§ Task description
Exactly the lines from the top of the records below through the one containing "Vietnam;Lao, site loc_0185, 2018-09-17" must be set down, with no line added or dropped.
*** Block opens ***
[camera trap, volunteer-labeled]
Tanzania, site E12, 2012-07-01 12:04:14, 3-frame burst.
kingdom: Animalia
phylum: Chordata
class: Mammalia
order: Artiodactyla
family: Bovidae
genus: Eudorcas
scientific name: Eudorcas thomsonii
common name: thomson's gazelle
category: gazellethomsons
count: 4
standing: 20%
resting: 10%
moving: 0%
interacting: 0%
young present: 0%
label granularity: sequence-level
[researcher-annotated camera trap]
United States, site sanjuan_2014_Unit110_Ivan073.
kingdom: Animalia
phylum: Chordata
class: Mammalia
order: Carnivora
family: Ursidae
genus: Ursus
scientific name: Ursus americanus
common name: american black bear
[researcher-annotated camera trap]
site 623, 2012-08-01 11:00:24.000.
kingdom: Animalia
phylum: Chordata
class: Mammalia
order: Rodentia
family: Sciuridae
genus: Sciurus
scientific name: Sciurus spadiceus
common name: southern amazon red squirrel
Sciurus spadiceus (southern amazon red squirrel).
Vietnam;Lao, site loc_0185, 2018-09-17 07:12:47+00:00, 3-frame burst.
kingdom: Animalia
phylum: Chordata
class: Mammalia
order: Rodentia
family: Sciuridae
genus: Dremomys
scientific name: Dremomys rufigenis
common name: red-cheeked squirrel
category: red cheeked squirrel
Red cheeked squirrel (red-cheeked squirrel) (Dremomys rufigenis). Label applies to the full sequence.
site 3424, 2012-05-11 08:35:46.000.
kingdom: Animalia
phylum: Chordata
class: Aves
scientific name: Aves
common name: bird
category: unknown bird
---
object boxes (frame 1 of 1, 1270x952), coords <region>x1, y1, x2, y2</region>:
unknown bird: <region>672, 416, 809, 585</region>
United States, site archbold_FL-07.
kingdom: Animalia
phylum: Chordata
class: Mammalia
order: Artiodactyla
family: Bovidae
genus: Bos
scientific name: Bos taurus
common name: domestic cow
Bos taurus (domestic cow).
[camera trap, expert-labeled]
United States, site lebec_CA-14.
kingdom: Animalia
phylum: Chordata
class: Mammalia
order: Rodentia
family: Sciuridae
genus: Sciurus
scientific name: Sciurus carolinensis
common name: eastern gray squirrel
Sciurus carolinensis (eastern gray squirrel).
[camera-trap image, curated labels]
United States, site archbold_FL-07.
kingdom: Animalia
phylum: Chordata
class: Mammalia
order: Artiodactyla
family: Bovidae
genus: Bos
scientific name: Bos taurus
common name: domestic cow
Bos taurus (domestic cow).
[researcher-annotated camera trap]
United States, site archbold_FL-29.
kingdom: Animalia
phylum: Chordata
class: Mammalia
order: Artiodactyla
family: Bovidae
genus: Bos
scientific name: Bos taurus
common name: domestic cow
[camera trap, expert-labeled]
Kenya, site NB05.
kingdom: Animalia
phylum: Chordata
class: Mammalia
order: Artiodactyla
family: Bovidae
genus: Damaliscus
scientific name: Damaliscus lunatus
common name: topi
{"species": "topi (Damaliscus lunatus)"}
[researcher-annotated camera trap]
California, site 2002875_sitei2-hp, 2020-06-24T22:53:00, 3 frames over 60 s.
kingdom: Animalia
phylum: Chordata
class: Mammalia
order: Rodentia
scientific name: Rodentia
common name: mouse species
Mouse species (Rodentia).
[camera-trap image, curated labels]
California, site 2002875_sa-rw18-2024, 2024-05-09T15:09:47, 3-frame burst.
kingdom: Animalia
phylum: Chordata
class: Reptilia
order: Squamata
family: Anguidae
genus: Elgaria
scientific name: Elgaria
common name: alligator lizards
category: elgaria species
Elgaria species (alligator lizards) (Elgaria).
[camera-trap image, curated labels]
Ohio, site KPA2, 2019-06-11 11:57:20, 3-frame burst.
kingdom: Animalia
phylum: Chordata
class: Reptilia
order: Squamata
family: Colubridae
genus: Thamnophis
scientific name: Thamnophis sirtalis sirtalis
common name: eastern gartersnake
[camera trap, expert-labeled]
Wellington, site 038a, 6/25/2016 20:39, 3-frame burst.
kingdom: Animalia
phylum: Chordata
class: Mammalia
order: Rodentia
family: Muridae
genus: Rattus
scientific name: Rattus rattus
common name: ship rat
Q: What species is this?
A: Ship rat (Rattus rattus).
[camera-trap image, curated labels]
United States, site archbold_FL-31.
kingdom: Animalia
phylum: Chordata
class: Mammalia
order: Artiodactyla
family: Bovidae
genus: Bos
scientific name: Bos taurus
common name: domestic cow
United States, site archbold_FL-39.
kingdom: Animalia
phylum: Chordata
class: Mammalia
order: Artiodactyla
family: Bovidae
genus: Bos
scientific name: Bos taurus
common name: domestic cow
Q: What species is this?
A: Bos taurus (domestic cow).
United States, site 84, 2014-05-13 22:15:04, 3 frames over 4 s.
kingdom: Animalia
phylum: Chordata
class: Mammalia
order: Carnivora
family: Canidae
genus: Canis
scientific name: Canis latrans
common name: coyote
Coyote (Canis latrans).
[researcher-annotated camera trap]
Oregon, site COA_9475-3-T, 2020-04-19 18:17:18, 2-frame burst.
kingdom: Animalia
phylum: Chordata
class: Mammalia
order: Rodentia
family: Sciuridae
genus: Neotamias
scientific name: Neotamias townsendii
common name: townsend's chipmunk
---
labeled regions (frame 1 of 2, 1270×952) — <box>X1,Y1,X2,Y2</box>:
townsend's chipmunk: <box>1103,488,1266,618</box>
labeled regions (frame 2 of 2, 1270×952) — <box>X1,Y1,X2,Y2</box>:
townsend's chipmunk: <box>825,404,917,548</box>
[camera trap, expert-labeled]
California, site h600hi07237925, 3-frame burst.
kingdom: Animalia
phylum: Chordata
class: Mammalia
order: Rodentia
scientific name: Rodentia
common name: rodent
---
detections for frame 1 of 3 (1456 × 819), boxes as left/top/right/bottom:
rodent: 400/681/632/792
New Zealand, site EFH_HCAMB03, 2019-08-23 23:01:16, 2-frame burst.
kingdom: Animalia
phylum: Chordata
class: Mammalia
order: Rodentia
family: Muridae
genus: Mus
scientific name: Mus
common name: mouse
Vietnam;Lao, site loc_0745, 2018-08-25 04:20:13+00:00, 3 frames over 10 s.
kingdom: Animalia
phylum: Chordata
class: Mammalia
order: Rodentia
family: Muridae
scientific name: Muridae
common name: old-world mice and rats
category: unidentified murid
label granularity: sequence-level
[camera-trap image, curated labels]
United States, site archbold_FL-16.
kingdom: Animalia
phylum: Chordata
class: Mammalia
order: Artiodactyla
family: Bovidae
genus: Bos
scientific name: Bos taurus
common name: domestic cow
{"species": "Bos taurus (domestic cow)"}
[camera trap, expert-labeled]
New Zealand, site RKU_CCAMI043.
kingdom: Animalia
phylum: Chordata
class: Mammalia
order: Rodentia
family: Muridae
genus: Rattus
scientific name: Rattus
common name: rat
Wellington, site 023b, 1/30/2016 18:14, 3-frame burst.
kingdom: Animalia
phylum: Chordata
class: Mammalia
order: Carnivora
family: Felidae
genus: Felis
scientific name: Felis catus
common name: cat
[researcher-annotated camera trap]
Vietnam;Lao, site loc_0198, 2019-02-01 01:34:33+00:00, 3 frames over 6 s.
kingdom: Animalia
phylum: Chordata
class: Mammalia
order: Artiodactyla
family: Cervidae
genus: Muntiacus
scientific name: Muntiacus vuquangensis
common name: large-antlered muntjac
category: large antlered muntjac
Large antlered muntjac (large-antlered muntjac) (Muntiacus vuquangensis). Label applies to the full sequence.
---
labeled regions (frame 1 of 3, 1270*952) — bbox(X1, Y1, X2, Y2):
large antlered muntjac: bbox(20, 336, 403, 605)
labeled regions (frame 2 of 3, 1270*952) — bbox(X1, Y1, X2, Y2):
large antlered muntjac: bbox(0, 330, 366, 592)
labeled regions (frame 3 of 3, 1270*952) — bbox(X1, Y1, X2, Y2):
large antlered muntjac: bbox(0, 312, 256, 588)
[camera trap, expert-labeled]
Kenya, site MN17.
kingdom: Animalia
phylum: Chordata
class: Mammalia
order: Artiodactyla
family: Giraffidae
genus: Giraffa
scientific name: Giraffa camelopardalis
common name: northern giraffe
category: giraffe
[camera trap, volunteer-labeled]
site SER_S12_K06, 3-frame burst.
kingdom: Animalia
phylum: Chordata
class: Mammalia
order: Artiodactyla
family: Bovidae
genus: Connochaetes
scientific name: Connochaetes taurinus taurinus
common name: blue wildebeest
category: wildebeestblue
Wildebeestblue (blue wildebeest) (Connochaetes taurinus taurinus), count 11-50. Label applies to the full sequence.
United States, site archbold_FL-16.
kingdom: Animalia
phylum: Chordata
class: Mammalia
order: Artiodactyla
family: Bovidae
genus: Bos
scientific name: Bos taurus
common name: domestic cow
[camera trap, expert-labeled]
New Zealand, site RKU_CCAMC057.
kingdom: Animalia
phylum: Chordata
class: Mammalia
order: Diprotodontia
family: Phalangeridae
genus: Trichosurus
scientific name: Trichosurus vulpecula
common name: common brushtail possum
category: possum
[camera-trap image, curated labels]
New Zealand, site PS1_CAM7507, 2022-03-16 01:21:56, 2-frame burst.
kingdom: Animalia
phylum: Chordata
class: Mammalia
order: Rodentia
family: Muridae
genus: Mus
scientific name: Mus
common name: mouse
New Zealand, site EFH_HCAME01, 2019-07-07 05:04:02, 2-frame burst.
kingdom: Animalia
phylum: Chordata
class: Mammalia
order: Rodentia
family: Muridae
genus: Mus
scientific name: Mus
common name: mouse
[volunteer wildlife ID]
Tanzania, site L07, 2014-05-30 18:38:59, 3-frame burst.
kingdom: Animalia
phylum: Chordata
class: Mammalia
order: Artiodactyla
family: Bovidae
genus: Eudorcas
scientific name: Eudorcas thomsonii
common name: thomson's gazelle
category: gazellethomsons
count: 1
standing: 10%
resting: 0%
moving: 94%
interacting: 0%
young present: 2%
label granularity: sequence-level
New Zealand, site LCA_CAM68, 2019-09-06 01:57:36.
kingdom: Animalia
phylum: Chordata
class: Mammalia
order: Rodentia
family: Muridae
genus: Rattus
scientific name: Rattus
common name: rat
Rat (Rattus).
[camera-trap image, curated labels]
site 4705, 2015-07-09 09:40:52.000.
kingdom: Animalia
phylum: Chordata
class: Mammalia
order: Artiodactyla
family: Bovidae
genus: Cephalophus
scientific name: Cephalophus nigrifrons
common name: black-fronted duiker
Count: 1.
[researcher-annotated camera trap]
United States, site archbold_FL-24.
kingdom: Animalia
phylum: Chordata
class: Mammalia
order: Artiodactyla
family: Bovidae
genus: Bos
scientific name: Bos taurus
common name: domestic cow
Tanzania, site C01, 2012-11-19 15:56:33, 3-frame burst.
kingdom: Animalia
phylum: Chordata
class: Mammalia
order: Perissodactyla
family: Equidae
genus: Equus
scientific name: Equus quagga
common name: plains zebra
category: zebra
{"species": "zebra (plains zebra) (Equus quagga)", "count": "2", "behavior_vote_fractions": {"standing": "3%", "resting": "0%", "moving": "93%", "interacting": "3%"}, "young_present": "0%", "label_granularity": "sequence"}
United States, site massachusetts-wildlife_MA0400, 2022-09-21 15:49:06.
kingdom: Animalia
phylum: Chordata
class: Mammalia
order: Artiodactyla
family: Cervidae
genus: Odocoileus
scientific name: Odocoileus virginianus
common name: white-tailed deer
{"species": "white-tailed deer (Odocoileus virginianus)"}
*** Block closes ***
§ Task output
[camera trap, volunteer-labeled]
Tanzania, site E12, 2012-07-01 12:04:14, 3-frame burst.
kingdom: Animalia
phylum: Chordata
class: Mammalia
order: Artiodactyla
family: Bovidae
genus: Eudorcas
scientific name: Eudorcas thomsonii
common name: thomson's gazelle
category: gazellethomsons
count: 4
standing: 20%
resting: 10%
moving: 0%
interacting: 0%
young present: 0%
label granularity: sequence-level
[researcher-annotated camera trap]
United States, site sanjuan_2014_Unit110_Ivan073.
kingdom: Animalia
phylum: Chordata
class: Mammalia
order: Carnivora
family: Ursidae
genus: Ursus
scientific name: Ursus americanus
common name: american black bear
[researcher-annotated camera trap]
site 623, 2012-08-01 11:00:24.000.
kingdom: Animalia
phylum: Chordata
class: Mammalia
order: Rodentia
family: Sciuridae
genus: Sciurus
scientific name: Sciurus spadiceus
common name: southern amazon red squirrel
Sciurus spadiceus (southern amazon red squirrel).
Vietnam;Lao, site loc_0185, 2018-09-17 07:12:47+00:00, 3-frame burst.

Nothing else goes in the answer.